■ **Consegna 1**: Traduci in inglese questa frase del testo su Tangentopoli: "Sarà per questo che il Gattopardo è il nostro autentico romanzo nazionale."
■ **Consegna 2**: Secondo il testo su Tangentopoli, quanti funzionari dei primi quattro gradi dell'amministrazione pubblica furono sospesi o licenziati con l'epurazione del dopoguerra?
■ **Consegna 3**: Prosegui il testo su Tangentopoli a partire dalla sua ultima frase.

■ **Testo fornito**:
──────────

Per quale ragione? Perché Tangentopoli è stata una rivoluzione finta, saremmo tentati di rispondere. Si è limitata a sostituire i primattori della politica italiana con le seconde file, gente senza la tragica grandezza di Andreotti e Craxi ma con una voracità accresciuta dal digiuno; non ha azzerato la dirigenza amministrativa, zoccolo duro dello stato. D'altronde la storia si ripete: anche nel dopoguerra l'epurazione si rivelò una farsa, avviata con gran chiasso e conclusa con la miseria di 403 sospesi o licenziati tra i funzionari appartenenti ai primi quattro gradi dell'amministrazione pubblica. Senza dire dei vertici giudiziari, nominati dal Regime e sopravvissuti in massa al suo crollo. Sarà per questo che il Gattopardo è il nostro autentico romanzo nazionale.

──────────

■ **Materiale fornito**:
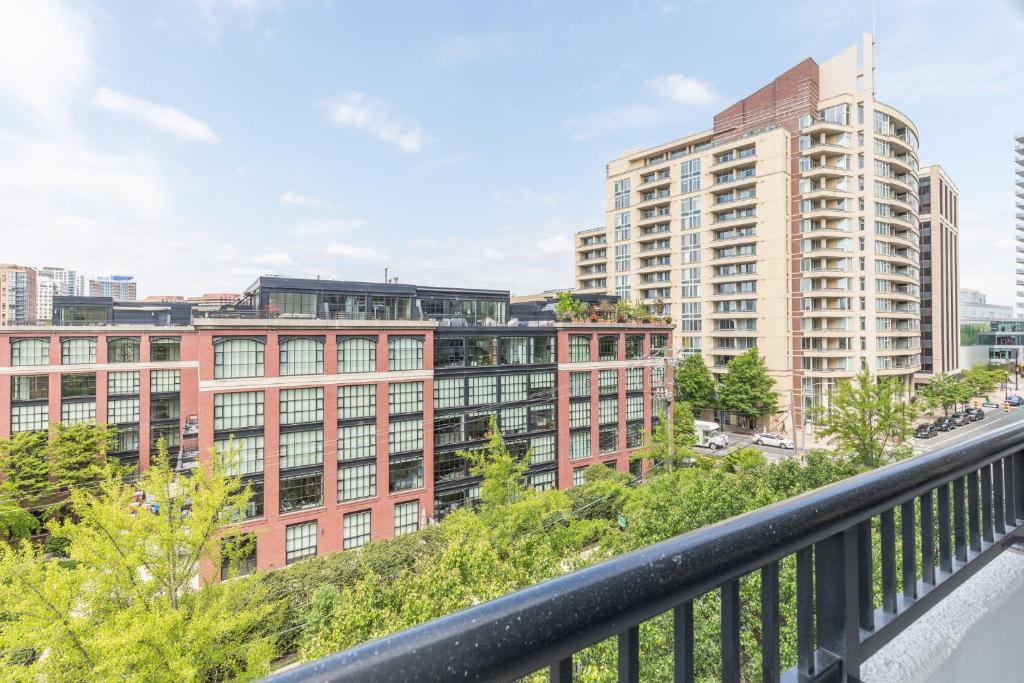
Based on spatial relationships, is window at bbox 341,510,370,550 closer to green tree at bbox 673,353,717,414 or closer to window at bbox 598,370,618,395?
window at bbox 598,370,618,395

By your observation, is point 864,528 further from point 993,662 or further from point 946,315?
point 946,315

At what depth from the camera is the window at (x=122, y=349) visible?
19641 millimetres

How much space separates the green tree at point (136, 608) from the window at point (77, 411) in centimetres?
1187

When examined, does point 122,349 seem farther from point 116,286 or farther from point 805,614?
point 116,286

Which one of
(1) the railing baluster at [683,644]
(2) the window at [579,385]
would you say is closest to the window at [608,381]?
(2) the window at [579,385]

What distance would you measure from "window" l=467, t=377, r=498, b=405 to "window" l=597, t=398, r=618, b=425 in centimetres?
475

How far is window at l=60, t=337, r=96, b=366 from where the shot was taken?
18.8 m

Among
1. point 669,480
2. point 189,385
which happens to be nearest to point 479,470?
point 669,480

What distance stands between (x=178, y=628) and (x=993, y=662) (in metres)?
9.78

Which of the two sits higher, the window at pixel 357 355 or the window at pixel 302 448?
the window at pixel 357 355

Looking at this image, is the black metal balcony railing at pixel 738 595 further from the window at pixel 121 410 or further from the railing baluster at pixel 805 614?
the window at pixel 121 410

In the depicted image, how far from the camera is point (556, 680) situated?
626 millimetres

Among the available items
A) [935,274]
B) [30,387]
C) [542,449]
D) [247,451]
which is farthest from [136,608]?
[935,274]

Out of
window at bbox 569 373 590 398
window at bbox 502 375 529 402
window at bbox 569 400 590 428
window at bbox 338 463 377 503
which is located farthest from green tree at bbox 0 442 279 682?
window at bbox 569 373 590 398
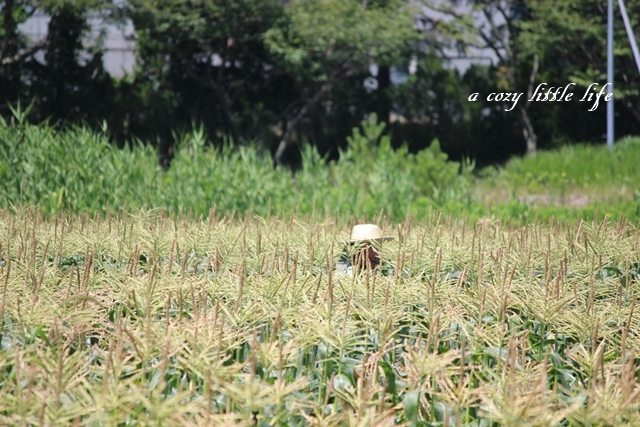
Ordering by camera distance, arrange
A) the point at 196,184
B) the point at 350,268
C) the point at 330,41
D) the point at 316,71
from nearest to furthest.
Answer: the point at 350,268 → the point at 196,184 → the point at 330,41 → the point at 316,71

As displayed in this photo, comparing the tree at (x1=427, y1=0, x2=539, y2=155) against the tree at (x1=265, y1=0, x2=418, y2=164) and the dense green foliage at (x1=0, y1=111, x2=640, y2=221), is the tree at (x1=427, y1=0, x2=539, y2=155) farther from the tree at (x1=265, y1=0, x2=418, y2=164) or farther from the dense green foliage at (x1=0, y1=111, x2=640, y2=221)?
the dense green foliage at (x1=0, y1=111, x2=640, y2=221)

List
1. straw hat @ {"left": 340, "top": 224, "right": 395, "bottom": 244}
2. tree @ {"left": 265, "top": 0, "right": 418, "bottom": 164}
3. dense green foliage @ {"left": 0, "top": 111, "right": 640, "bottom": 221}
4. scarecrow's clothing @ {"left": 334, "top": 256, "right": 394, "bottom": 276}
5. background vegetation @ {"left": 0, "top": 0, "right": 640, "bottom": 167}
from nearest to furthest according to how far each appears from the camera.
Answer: scarecrow's clothing @ {"left": 334, "top": 256, "right": 394, "bottom": 276}, straw hat @ {"left": 340, "top": 224, "right": 395, "bottom": 244}, dense green foliage @ {"left": 0, "top": 111, "right": 640, "bottom": 221}, background vegetation @ {"left": 0, "top": 0, "right": 640, "bottom": 167}, tree @ {"left": 265, "top": 0, "right": 418, "bottom": 164}

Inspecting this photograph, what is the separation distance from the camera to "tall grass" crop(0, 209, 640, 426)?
6.45 feet

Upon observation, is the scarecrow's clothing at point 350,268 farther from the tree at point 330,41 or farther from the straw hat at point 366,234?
the tree at point 330,41

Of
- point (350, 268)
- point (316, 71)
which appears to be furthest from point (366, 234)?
point (316, 71)

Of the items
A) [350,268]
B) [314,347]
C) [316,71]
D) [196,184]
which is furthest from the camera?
[316,71]

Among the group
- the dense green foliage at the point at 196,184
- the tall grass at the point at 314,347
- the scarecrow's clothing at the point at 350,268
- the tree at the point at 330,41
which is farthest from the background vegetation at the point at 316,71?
the tall grass at the point at 314,347

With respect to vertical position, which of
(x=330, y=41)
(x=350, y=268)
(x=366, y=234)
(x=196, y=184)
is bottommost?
(x=196, y=184)

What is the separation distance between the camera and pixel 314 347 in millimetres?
2633

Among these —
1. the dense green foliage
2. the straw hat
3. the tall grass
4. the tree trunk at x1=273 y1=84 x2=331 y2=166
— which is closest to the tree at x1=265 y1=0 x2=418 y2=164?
the tree trunk at x1=273 y1=84 x2=331 y2=166

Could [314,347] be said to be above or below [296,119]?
above

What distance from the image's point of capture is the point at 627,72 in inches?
665

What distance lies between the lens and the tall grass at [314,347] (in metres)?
1.96

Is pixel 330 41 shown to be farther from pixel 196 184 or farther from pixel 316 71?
pixel 196 184
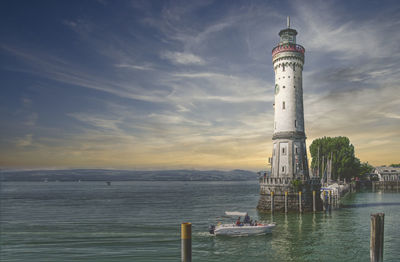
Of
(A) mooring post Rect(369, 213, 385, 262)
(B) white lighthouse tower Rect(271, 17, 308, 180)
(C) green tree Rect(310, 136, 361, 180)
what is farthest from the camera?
(C) green tree Rect(310, 136, 361, 180)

──────────

■ **Risposta scritta 1**: That must be why Il Gattopardo is our true national novel.

■ **Risposta scritta 2**: 403.

■ **Risposta scritta 3**:
Eppure non è qui l'unico focolaio dal quale si propaga l'infezione. Se in Italia tutto cambia affinché nulla cambi, è perché c'è un clima, un ambiente legale e morale che alleva il malaffare. Sul versante normativo, troneggia un ordinamento stipato di regole che s'elidono a vicenda, e che in conclusione permettono a ciascuno di fare i propri comodi. Sono poi ipertrofici gli stessi guardiani delle regole, sicché ognuno pesta i piedi all'altro, con buona pace dell'efficacia dei controlli. Valga per tutti l'esempio di mamma tv, affidata alle cure di ben quattro soggetti: la commissione parlamentare di vigilanza, l'Authority per le telecomunicazioni, l'Antitrust, il ministero. E c'è infine l'onnipotenza della politica, da cui dipendono le leggi, ma dipende altresì l'amministrazione (attraverso lo spoils system), e dipende pure la nomina degli organi di garanzia (dai consiglieri di stato alle autorità indipendenti).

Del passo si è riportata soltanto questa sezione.